DİDE NUR
Merhaba ben Yusuf Kerim SAYIN.
Öyle minicik durduğuma bakmayın. Dualarım, ahım, damla damla süzülen gözyaşlarımla kocaman dünyaya başkaldıran savaşçıyım.
Tıpkı Ahmet gibi, Feridun gibi, Berkin gibi, Cemile gibi, Ceylan gibi, Felek ve daha birçok çocuk yaşta ölüm gerçeğiyle yüzleştirdiğiniz binlerce Melekler gibi.
Evet daha 1 ay önce hastalığımı öğrendik. Çok hızlı ilerleyen bir tür kemik kanseri imiş. Elbet çok ağrılarım var, dinmek bilmeyen sancılarım gündüz ve gece…
Bir çocuğum ben anlayamam ki büyüklerin savaşını, kavgasını, kin ve nefretlerini. Bir tek şey bilirim ben annemi, babamı oyuncaklarımı, bir de babamın merhametini ANNEMİN ŞEFKATİNİ…
Biliyor musunuz beni yıkan hastalık gibi görünse bile öyle değil işte.
Beni annemden ayırdılar. Ayırmak ne kelime kopardılar. Annemden kopunca günden güne, an be an solacağıma aldırmadan acımasızca yaptılar bunu. Şimdi dayanamıyorum ağlıyorum. “Annemi İstiyorum” diyorum bana ellerinden bir şey gelemediği için “sabret” diyorlar.
Sabret, uğraşıyoruz.
‘Gelecek annen’ diyorlar ama getiremiyorlar.

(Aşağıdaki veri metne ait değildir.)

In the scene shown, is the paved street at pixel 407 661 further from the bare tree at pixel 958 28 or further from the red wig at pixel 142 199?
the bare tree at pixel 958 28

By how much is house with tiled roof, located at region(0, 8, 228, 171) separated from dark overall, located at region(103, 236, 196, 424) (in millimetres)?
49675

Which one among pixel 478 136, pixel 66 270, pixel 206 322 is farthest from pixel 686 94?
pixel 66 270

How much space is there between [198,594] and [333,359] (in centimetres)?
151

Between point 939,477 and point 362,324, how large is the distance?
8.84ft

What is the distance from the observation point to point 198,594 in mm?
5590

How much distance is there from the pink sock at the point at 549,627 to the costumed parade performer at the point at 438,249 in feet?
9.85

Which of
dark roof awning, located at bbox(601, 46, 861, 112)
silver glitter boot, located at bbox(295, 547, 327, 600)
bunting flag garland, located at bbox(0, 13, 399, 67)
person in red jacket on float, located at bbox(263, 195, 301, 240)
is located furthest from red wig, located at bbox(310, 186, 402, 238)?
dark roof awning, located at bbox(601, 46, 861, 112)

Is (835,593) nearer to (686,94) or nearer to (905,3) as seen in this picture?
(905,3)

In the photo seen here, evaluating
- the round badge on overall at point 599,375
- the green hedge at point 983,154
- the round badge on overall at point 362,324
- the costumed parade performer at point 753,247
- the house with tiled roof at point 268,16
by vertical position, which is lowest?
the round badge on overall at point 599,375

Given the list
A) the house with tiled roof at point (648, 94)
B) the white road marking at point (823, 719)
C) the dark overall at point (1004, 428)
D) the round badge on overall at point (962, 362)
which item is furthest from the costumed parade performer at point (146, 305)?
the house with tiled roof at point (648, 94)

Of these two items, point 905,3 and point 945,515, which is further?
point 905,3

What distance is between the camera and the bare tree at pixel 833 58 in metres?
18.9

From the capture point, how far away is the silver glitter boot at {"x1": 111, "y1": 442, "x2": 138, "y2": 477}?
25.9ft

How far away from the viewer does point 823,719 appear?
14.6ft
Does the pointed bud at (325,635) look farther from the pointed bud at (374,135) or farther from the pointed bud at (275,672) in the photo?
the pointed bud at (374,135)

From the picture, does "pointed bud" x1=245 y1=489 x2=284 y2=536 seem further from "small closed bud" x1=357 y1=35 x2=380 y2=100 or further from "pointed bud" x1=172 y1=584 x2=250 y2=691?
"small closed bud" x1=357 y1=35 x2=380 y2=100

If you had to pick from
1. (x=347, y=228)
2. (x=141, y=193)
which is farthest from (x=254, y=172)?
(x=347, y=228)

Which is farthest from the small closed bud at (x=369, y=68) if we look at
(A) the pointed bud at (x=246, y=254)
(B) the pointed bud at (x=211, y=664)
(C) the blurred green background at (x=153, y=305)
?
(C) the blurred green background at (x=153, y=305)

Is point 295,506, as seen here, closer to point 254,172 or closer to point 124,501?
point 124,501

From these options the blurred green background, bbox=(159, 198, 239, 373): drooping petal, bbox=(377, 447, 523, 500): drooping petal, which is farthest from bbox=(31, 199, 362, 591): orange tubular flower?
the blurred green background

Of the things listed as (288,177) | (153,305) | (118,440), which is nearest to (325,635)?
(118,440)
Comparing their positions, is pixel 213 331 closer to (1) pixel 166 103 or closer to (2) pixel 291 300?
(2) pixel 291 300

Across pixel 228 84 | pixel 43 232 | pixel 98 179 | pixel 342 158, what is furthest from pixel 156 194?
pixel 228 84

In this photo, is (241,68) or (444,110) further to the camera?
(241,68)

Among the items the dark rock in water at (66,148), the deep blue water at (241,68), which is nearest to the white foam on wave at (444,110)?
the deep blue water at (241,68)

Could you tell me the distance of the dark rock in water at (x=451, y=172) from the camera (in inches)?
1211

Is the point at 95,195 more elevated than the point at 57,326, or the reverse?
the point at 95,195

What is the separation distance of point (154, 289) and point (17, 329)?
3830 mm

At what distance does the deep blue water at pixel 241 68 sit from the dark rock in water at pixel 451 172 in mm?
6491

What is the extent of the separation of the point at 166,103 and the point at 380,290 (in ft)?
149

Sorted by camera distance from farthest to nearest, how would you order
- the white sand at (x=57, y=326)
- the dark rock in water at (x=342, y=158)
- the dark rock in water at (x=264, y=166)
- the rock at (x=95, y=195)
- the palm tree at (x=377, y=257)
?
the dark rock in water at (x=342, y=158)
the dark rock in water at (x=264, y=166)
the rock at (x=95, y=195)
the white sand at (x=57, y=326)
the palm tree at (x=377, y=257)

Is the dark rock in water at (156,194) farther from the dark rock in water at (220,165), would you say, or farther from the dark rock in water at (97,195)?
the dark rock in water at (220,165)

Çocuğum ben. Sabretmek istemiyorum çünkü ben sabretmeyi anneme en çok ihtiyacım olduğum bu zamanda öğrenmek istemiyorum.
Çocuğum ben, annesine muhtaç.
Çocuğum ben, annem benim için ihtiyaç.
Onun elinin şefkatine, onun dudaklarındaki iyileştirici güce ihtiyacım var benim. Annemin göğsü benim dinlenme yerim.
Bütün savaşlarınız, menfaatleriniz, koltuk kavgalarınız yerin dibine batsın, fikirleriniz de. Bir tek Annem kalsın benimle birlikte.
Bilmem ki duyar mısınız sesimi. Bilmem ki hissedebilir misiniz yüreğimdeki kimsesizliği. Lütfen bana sabret demeyin. Sabrı bana böyle öğretmeyin. Bakışlarımdaki çocuk ruhumu çalmayın. Bana donuk bakışlar bırakmayın
Eğer ki yürüyeceksem de ötelere bırakın kalayım öylece annemin sinesinde…
Ayırmayın beni annemden, ayırmayın tek dileğim bu sizden…
Ben Yusuf Kerim SAYIN
Annemi benden daha fazla uzak tutmayın.